Bu çağda yenilikçilik ve girişimcilik informel diploma işlevini görüyor. Bilhassa dijital teknolojiler yenilikçiliğin bineği niteliğinde. Z-space gibi etkileşimsel üç boyutlu imge yazılımları ve daha birçok yazılım hemen her branşta kullanılabilecek araçlar içeriyor. Artırılmış gerçekliğin (augmented reality) giderek önem kazandığı bir dünyada gençlerin meslek kavramının evrimini izlemelerinde yarar var.
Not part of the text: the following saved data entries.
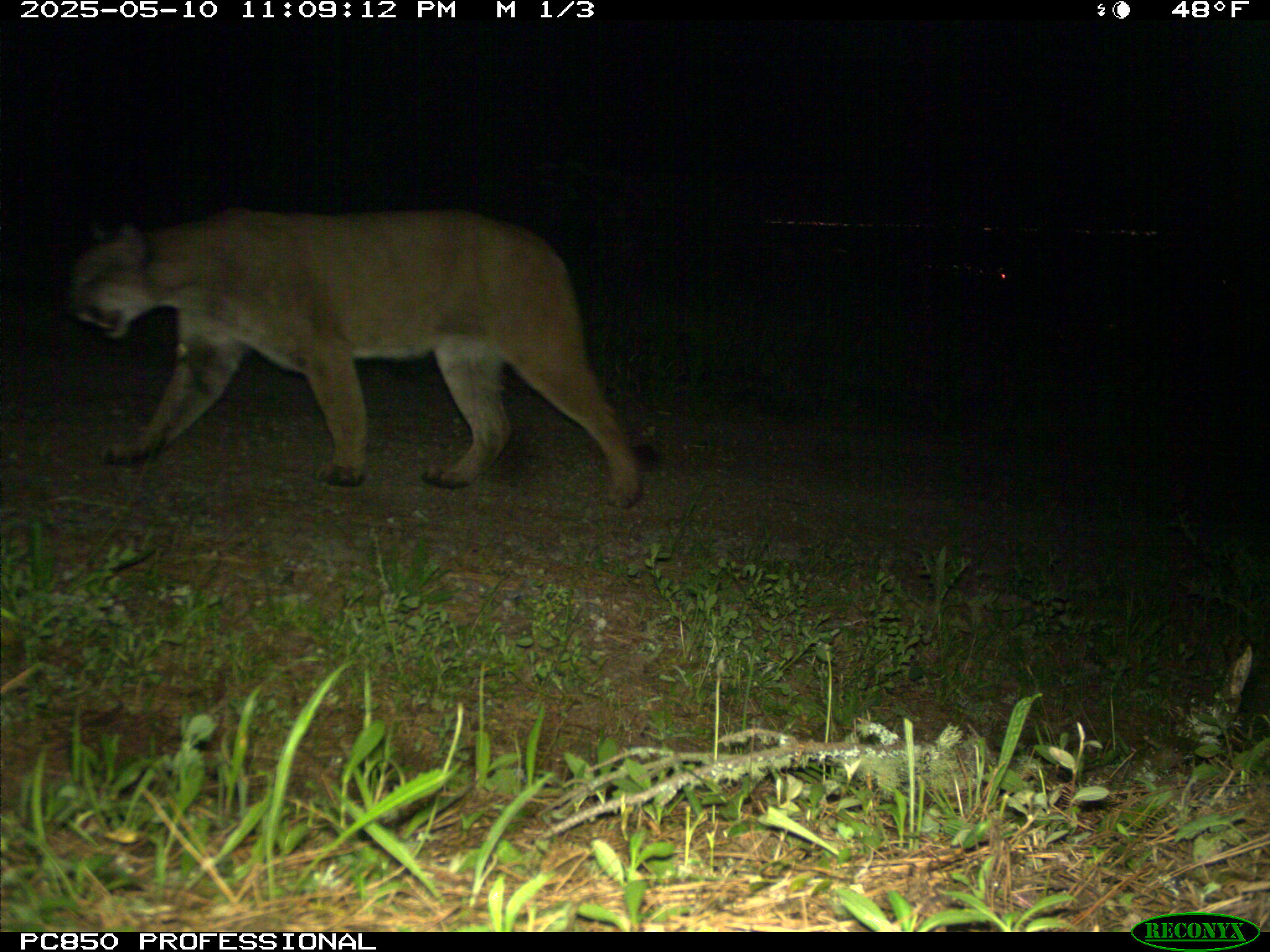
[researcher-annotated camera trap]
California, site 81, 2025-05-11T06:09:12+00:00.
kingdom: Animalia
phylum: Chordata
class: Mammalia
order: Carnivora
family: Felidae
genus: Puma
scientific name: Puma concolor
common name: puma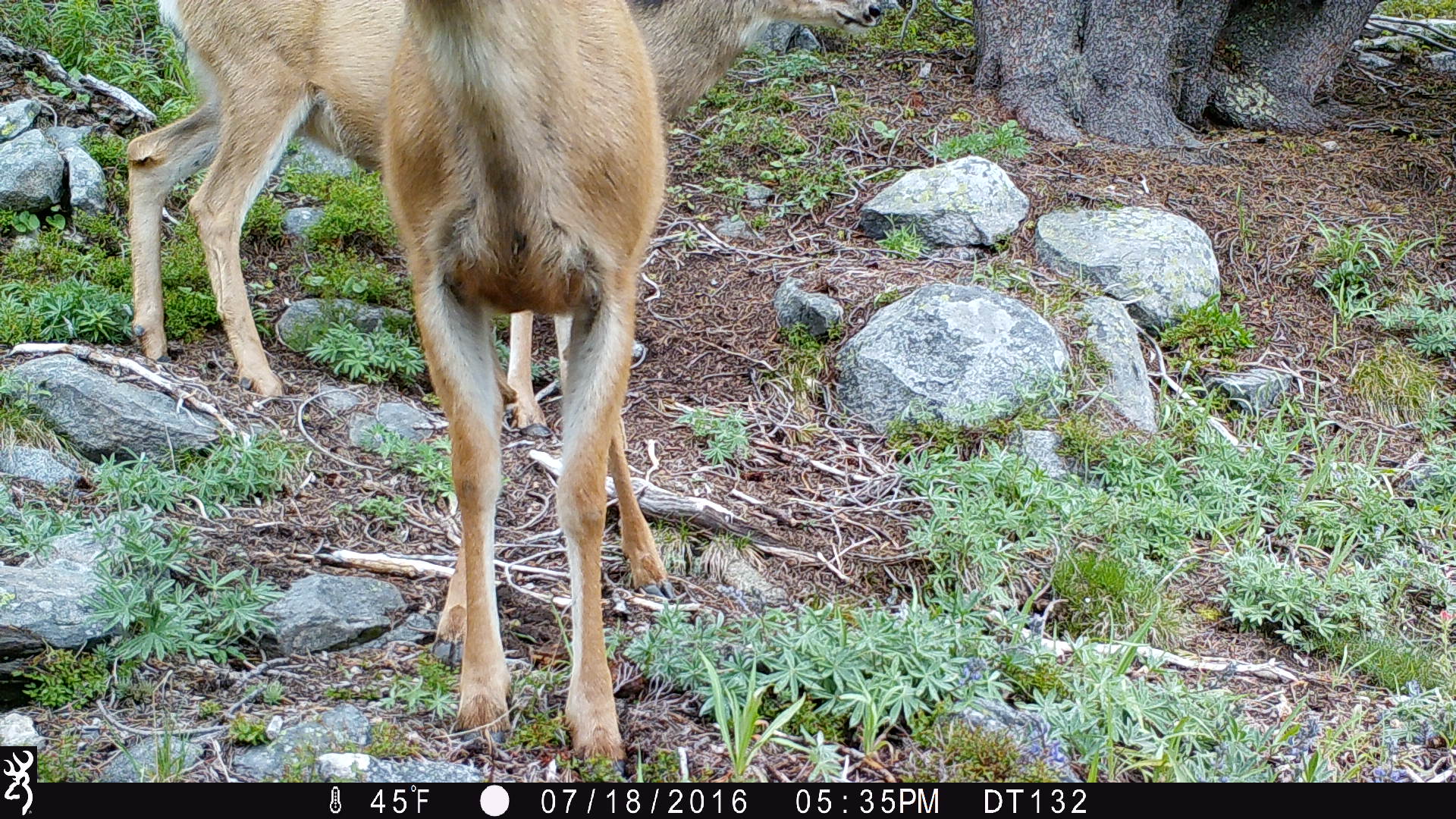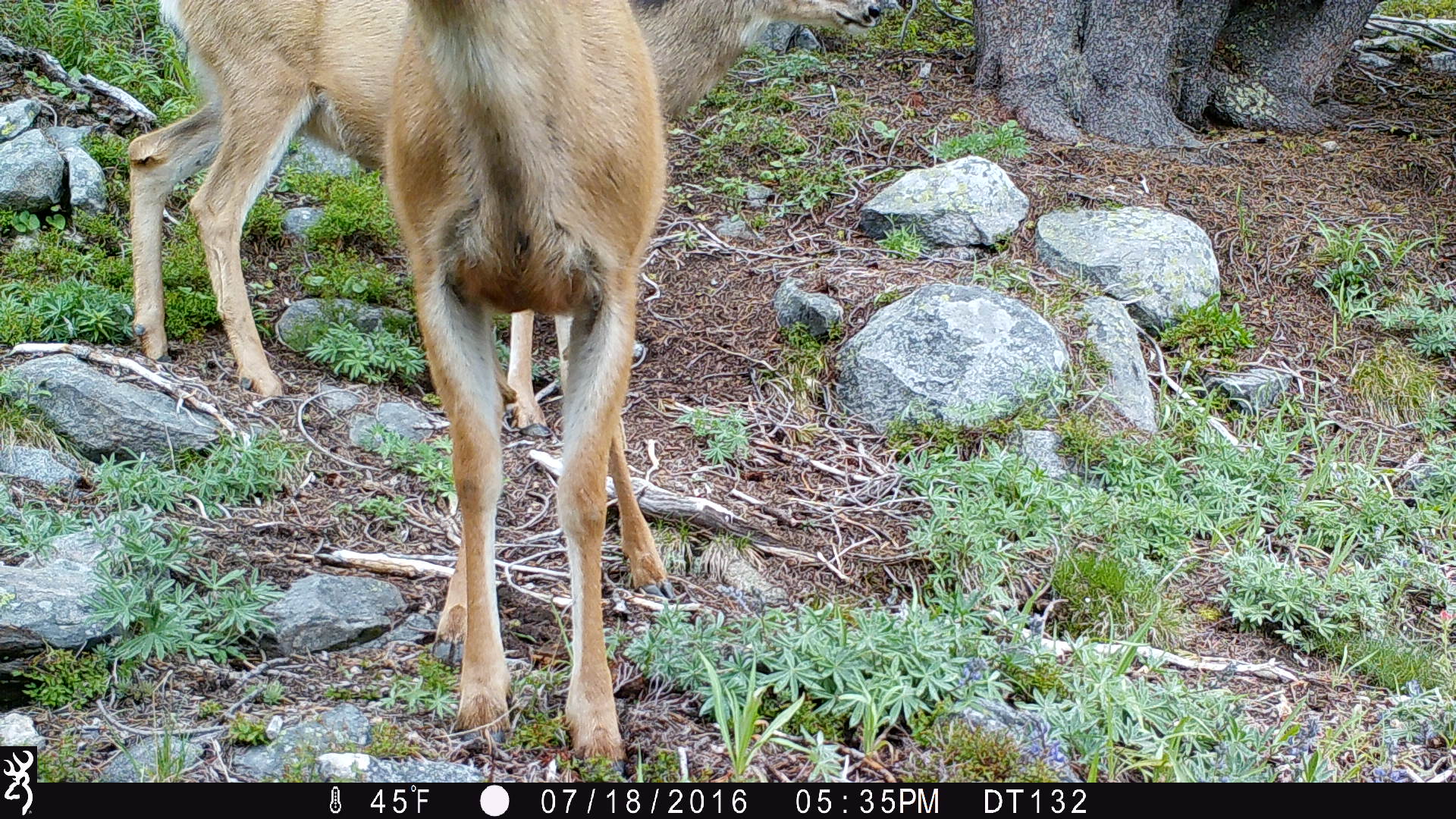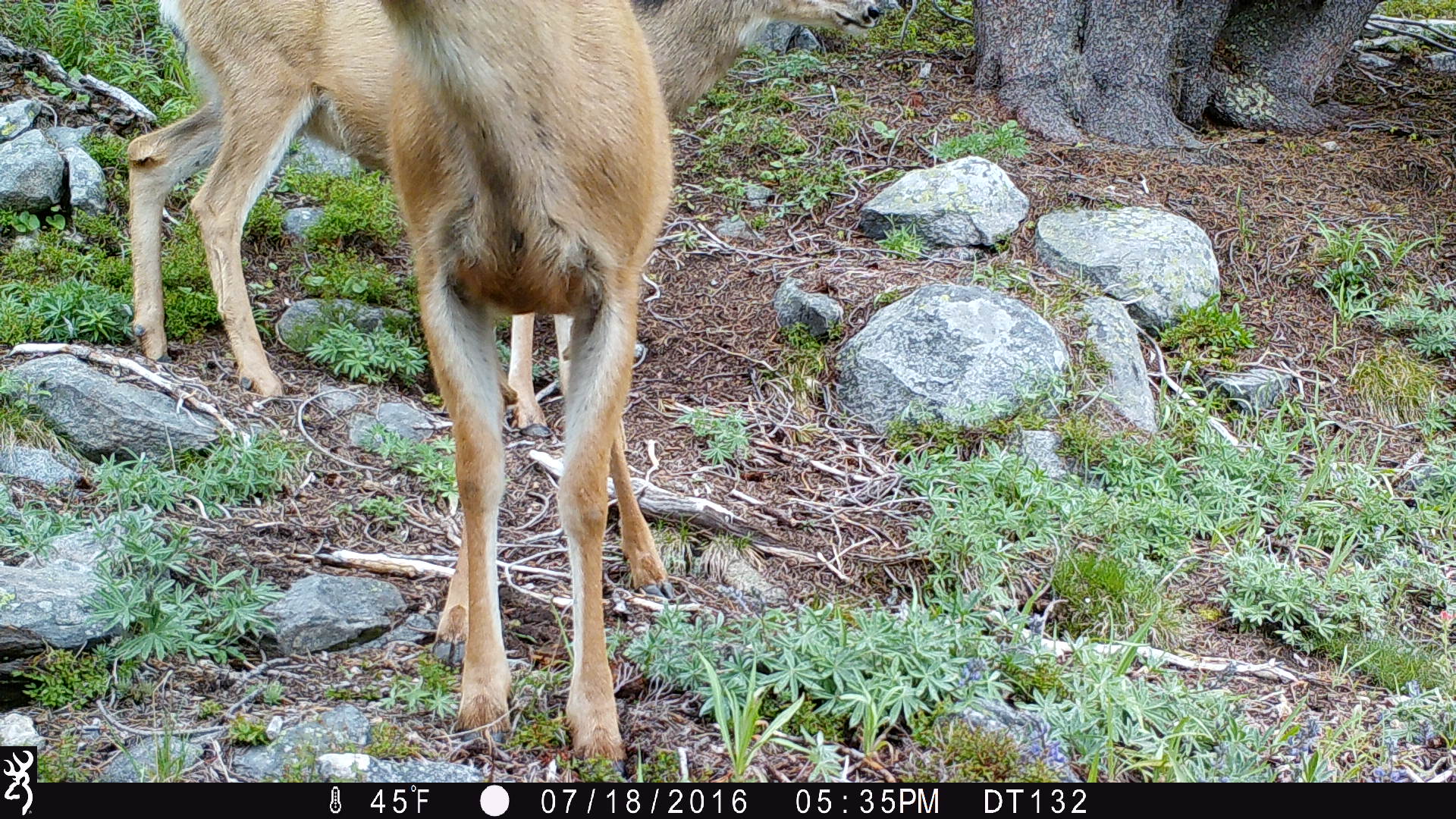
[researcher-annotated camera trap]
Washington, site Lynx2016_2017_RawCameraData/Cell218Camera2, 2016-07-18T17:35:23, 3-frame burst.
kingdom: Animalia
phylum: Chordata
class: Mammalia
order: Artiodactyla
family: Cervidae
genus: Odocoileus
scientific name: Odocoileus hemionus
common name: mule deer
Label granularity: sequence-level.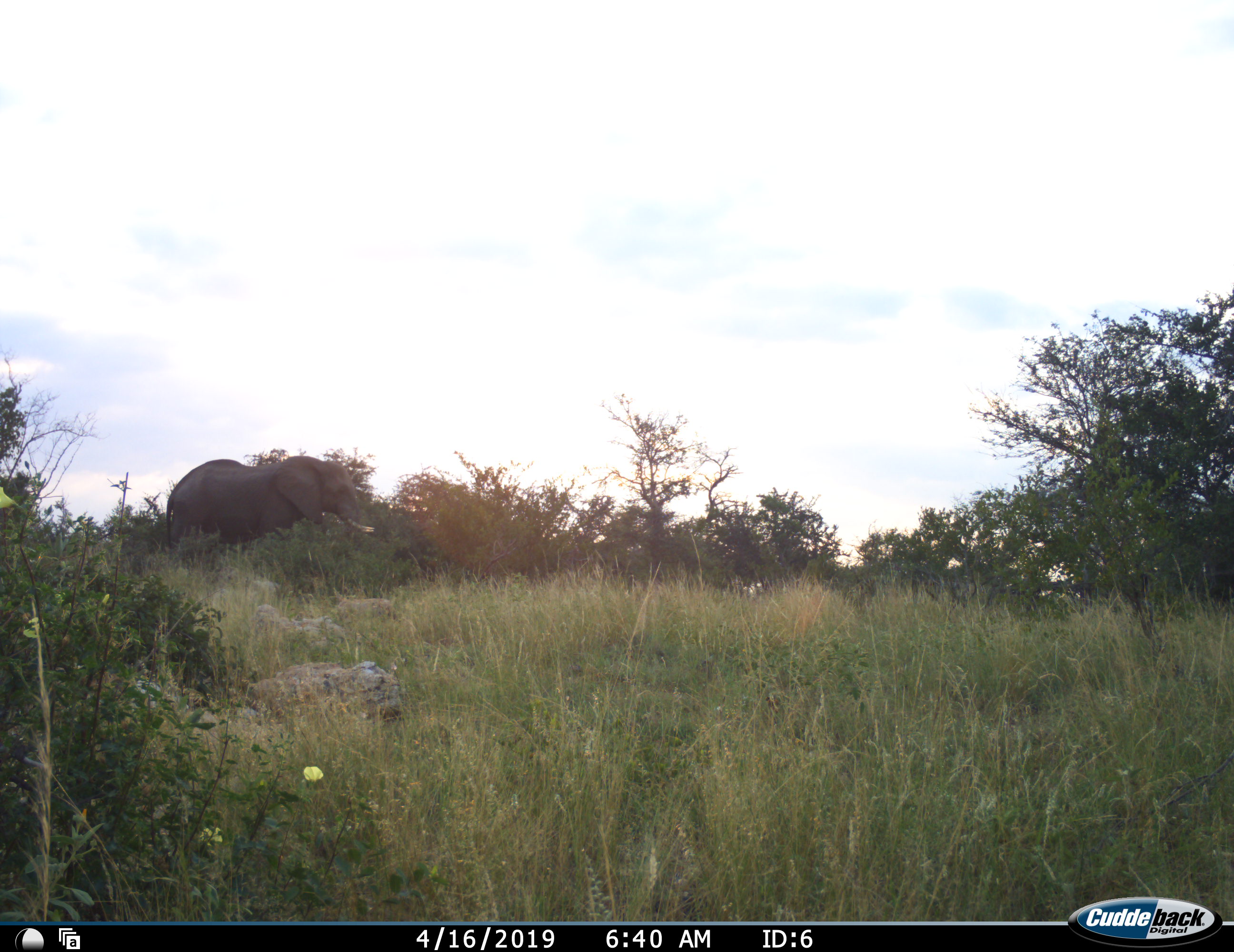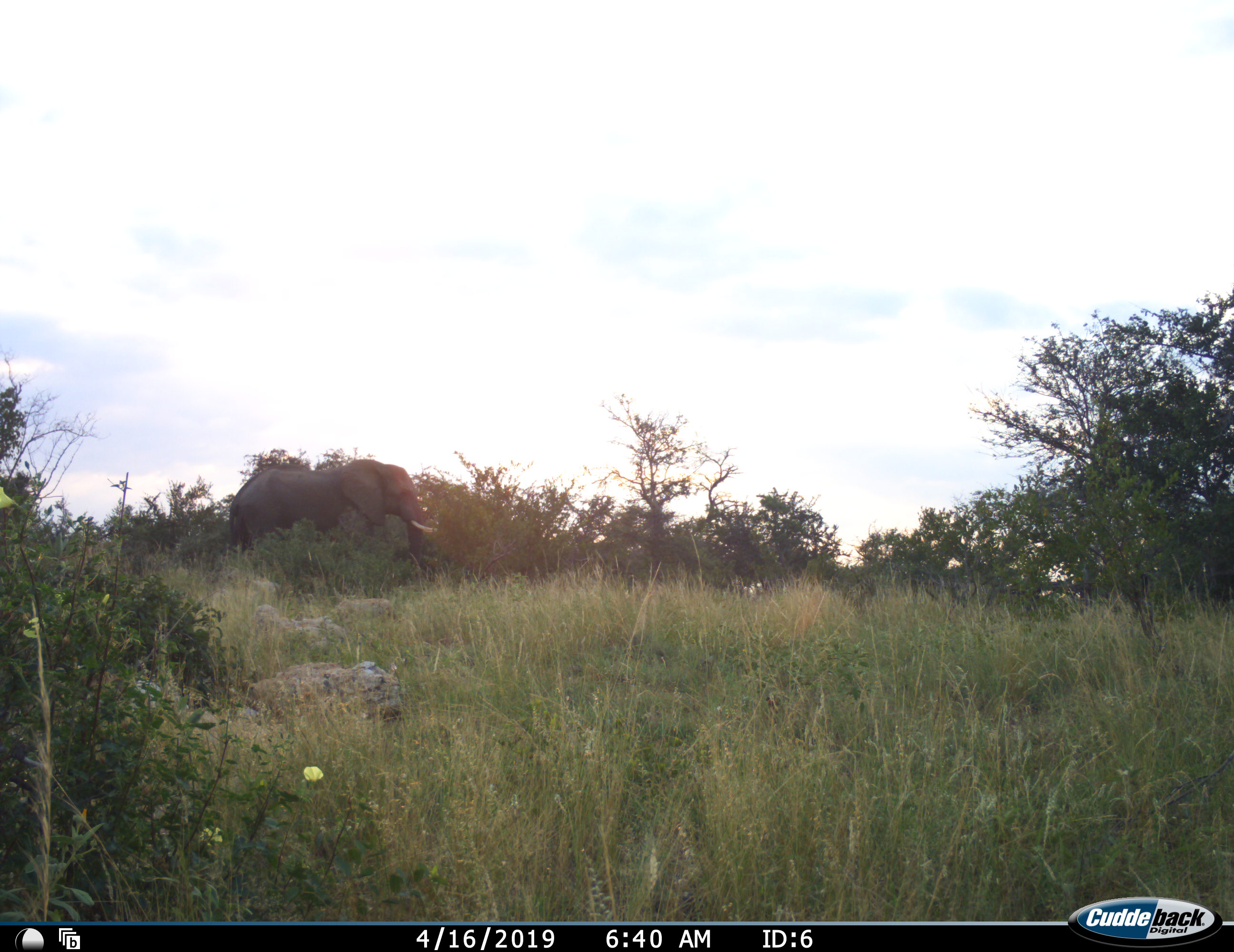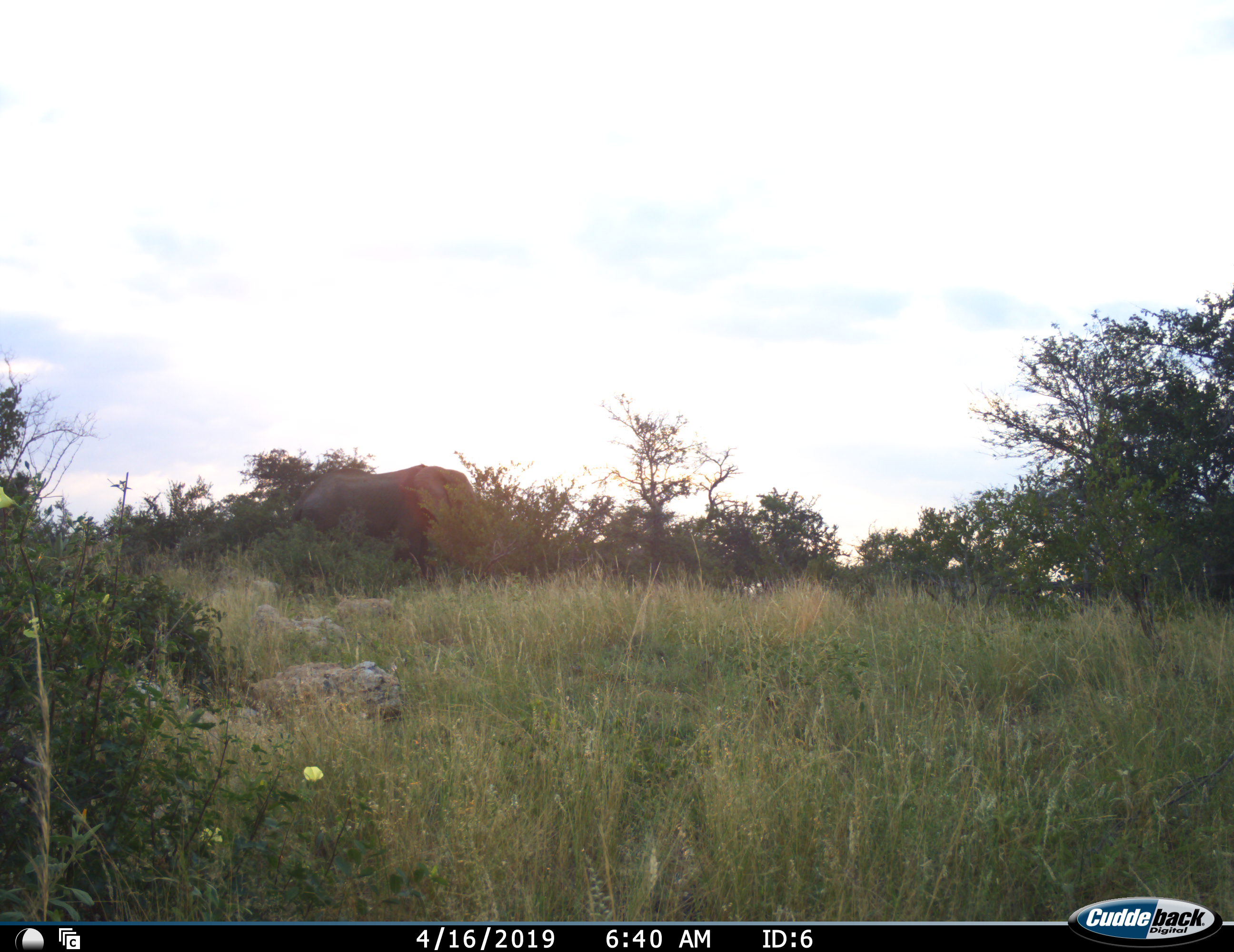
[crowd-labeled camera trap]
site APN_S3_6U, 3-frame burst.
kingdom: Animalia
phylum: Chordata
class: Mammalia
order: Proboscidea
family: Elephantidae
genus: Loxodonta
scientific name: Loxodonta africana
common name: african bush elephant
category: elephant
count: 1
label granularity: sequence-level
Siber öğrenme projeleri, kişiselleştirilmiş platformlar artık sıradan uygulamalar halinde. Örneğin kitlesel açık çevirimiçi kurslar (MOOC) çok güncel olmasa da herkes için alternatif üniversite imkânı sağlıyor. Artık formel öğrenmeyle sınırlı kalınamayacağı yaşamdaki öğrenmenin çok büyük bir kısmının informel olduğu unutulmamalı. Üniversite öğrencileri lisans dönemi boyunca uluslararası bağlantıları ihmal etmemeli, ilgili ilgisiz her yerle yazışmalı, sanal etkinliklere katılmalı, farklı ağlarda etkileşimlere girmeliler. Fakülte bittiğinde uluslararası bağlantıları olmayan gençler kasabadan şehre inememiş kuşaklara benzerler. Bunun için herkesten farklı oldukları yönlerini tanıyıp işe koşmaları yararlı olur.